═══ Page extract ═══

# What bench for upto £200



## quad121 (Jun 11, 2013)

Good day to you all and I am pleased to be apart of this forum

I've not used any weights for a few years now but planning on getting back into it

I have a budget of £200 for a descent bench with weight rack and preacher curl can any one advise on a good one?with a descent max load

Thanks for any advise

Paul


----------



## ncedmonds (Jan 21, 2013)

http://www.powerhouse-fitness.co.uk/bodymax-cf510-elite-utility-flat-incline-decline-bench-with-leg-curl-and-preacher.php

I have this. very reliable and I've had 280kg or so on it and its held fine. thats £200 though for preacher and leg curl and bench. you could easily pick up cheap squat stand on ebay or something

However If you are really serious and want to train at home, then a power cage or rack or similar is your best friend long term....

═══ Dataset rows ═══

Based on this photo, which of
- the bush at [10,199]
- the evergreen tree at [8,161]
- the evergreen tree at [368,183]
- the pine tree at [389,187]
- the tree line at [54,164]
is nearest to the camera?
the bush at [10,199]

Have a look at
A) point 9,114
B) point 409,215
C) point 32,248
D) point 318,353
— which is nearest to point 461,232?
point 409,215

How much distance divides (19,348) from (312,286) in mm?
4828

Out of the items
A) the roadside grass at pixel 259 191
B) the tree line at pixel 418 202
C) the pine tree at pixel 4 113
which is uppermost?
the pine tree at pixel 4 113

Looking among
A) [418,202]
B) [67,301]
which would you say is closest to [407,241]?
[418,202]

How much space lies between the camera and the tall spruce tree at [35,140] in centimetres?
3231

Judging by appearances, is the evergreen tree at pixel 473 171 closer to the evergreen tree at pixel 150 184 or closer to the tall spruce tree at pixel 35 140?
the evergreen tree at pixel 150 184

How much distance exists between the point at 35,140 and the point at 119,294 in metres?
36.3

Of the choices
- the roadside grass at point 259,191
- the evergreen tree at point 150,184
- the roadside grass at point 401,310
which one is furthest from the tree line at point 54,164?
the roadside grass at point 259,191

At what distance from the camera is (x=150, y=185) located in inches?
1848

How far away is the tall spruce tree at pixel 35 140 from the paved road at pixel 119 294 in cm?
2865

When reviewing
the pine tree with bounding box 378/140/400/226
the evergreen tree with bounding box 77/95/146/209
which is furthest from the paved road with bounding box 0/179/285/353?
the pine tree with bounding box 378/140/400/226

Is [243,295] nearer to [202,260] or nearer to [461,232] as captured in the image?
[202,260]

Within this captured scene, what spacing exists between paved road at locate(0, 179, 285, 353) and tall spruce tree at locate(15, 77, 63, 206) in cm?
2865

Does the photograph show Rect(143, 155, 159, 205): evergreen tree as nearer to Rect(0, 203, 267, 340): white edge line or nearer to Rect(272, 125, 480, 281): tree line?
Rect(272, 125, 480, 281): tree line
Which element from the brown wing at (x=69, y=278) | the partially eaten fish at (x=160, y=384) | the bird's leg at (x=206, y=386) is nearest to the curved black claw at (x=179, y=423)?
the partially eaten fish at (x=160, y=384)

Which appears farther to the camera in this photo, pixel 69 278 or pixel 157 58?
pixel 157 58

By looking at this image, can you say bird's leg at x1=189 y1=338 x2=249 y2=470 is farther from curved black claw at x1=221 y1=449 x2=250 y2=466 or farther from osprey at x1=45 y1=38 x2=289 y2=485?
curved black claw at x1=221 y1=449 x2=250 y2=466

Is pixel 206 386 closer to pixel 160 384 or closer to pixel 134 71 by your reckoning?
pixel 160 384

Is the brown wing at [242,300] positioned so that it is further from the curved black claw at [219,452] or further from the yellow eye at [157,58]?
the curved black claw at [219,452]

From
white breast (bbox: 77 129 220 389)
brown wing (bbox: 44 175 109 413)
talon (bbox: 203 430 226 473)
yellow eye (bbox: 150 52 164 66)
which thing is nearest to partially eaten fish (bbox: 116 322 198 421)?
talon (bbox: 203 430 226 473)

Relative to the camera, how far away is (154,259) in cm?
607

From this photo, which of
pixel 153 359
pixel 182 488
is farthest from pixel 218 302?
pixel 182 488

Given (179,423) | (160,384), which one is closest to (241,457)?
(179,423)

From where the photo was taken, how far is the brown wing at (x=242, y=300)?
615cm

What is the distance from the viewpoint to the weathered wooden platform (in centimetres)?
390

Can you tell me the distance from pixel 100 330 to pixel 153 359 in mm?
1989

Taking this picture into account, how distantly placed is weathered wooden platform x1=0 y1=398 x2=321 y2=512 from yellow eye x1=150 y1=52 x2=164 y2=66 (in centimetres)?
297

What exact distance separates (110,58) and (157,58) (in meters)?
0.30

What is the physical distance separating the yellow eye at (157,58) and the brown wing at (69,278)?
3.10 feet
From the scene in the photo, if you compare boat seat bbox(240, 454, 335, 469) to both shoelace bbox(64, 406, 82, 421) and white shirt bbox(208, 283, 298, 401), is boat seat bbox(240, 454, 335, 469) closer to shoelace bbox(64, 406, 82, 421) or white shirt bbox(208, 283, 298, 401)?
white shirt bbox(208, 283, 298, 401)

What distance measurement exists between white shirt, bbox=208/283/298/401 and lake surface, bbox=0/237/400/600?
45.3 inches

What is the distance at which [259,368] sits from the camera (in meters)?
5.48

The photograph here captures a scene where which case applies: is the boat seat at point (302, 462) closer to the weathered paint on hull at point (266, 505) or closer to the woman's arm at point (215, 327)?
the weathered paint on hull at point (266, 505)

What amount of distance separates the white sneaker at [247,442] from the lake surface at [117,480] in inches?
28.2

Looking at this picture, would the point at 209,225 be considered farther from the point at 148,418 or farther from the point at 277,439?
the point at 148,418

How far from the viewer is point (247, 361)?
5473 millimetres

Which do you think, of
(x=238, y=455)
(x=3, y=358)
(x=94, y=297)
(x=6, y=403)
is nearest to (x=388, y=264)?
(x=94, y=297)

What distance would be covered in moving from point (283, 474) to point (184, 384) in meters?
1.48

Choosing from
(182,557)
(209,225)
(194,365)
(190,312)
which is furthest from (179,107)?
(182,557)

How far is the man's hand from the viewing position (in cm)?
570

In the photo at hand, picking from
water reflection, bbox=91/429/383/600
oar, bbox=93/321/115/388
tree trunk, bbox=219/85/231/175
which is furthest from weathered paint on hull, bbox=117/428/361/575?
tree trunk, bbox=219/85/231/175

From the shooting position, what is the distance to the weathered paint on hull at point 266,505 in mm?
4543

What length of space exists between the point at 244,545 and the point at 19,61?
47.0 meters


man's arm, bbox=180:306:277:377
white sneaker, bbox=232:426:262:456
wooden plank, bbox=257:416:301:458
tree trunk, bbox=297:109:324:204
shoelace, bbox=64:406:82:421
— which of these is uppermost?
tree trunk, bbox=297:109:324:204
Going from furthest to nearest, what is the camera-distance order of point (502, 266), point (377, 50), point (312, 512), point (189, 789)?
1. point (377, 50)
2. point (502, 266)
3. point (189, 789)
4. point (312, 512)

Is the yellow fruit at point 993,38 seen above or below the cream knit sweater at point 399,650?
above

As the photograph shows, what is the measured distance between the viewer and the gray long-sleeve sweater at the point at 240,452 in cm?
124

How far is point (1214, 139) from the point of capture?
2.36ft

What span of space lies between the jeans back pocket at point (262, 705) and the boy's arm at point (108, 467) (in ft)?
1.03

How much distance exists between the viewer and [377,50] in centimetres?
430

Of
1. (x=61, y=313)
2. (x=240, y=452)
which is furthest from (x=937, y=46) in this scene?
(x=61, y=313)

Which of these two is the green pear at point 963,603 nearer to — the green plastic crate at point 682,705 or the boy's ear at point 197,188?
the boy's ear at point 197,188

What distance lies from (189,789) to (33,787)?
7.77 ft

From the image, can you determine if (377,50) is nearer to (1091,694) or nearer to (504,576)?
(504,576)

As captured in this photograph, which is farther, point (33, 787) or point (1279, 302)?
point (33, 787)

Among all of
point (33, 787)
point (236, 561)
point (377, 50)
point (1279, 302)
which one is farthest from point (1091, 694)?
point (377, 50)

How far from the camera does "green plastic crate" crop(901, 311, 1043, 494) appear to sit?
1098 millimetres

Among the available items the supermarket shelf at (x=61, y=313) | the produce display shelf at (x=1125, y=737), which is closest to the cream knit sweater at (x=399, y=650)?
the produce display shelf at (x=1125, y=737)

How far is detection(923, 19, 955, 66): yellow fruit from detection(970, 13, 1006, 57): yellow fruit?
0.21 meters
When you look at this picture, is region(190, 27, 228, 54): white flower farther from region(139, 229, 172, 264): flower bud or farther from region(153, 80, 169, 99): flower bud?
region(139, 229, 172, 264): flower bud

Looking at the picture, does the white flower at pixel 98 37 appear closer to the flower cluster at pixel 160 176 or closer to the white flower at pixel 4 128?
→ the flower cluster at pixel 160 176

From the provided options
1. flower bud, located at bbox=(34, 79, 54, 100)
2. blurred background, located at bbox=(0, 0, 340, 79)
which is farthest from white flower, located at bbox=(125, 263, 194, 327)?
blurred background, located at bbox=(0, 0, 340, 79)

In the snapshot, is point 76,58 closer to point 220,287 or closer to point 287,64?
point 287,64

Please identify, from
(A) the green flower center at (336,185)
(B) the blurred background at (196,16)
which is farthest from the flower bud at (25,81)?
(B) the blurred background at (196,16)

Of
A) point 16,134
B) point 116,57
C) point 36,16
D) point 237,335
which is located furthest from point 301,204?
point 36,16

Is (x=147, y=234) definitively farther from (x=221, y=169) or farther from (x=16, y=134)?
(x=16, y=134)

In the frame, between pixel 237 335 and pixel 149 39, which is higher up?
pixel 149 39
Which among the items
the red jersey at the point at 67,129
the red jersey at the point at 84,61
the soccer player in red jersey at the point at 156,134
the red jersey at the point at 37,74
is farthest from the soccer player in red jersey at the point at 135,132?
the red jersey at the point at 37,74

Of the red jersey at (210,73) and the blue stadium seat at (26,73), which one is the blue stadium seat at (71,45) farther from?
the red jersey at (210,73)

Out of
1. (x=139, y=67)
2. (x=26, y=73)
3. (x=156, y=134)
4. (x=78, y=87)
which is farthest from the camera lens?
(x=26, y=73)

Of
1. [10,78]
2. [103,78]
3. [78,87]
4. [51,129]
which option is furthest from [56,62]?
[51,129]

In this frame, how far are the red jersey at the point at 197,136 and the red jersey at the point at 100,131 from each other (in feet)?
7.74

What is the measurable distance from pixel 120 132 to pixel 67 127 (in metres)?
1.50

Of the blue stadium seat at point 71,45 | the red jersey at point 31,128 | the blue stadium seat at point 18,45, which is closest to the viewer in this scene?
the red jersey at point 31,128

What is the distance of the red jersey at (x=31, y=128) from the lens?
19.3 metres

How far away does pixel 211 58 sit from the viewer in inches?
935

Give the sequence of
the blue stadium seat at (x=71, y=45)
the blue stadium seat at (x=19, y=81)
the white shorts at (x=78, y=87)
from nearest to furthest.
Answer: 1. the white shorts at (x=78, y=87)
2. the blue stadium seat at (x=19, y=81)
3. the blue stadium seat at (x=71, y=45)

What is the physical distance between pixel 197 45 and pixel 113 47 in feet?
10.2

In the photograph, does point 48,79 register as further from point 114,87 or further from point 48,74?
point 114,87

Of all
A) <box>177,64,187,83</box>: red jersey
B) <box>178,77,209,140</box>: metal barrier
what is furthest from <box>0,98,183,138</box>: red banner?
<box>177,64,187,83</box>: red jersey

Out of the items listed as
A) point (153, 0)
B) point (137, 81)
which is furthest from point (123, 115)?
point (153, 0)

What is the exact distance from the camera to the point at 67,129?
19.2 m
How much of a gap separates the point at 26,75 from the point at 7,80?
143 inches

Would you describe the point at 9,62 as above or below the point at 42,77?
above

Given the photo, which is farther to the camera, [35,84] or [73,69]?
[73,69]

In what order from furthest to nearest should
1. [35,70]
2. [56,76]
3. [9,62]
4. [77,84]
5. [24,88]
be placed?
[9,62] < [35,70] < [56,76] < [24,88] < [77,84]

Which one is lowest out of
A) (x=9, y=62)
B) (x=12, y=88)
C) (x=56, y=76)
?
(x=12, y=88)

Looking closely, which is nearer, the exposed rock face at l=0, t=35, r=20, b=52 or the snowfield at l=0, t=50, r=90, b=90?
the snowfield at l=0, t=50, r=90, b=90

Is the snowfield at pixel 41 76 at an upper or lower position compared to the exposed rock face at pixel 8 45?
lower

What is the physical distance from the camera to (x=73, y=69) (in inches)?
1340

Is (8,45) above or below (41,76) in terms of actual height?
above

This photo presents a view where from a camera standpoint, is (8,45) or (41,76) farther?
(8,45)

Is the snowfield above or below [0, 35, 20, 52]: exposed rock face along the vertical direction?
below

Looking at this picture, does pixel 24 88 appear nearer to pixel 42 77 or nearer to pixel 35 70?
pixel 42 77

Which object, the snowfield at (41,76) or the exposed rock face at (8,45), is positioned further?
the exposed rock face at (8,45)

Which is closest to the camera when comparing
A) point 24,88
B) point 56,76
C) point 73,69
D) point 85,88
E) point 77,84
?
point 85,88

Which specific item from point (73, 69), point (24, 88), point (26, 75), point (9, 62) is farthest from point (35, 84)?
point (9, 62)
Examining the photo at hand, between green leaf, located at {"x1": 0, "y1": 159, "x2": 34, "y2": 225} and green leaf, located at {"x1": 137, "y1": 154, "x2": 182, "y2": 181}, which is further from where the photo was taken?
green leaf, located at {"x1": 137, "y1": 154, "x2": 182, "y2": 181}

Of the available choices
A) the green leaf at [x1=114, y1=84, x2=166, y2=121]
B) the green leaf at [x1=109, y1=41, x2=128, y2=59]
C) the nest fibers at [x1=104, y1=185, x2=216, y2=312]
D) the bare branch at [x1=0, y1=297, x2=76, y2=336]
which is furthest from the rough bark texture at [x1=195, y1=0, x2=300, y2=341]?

═══

Exercise A
In the bench forum thread:
(i) What budget does quad121 give for the bench?
(ii) How much weight does ncedmonds say has been on the recommended bench?
(iii) What does ncedmonds call your best friend long term for serious home training?
Exercise B
Return the passage of the bench forum thread from "I've not used" up to and including "(Jan 21, 2013)", word for word.

Complete response A
(i) £200
(ii) 280kg or so
(iii) A power cage or rack or similar

Complete response B
I've not used any weights for a few years now but planning on getting back into it

I have a budget of £200 for a descent bench with weight rack and preacher curl can any one advise on a good one?with a descent max load

Thanks for any advise

Paul


----------



## ncedmonds (Jan 21, 2013)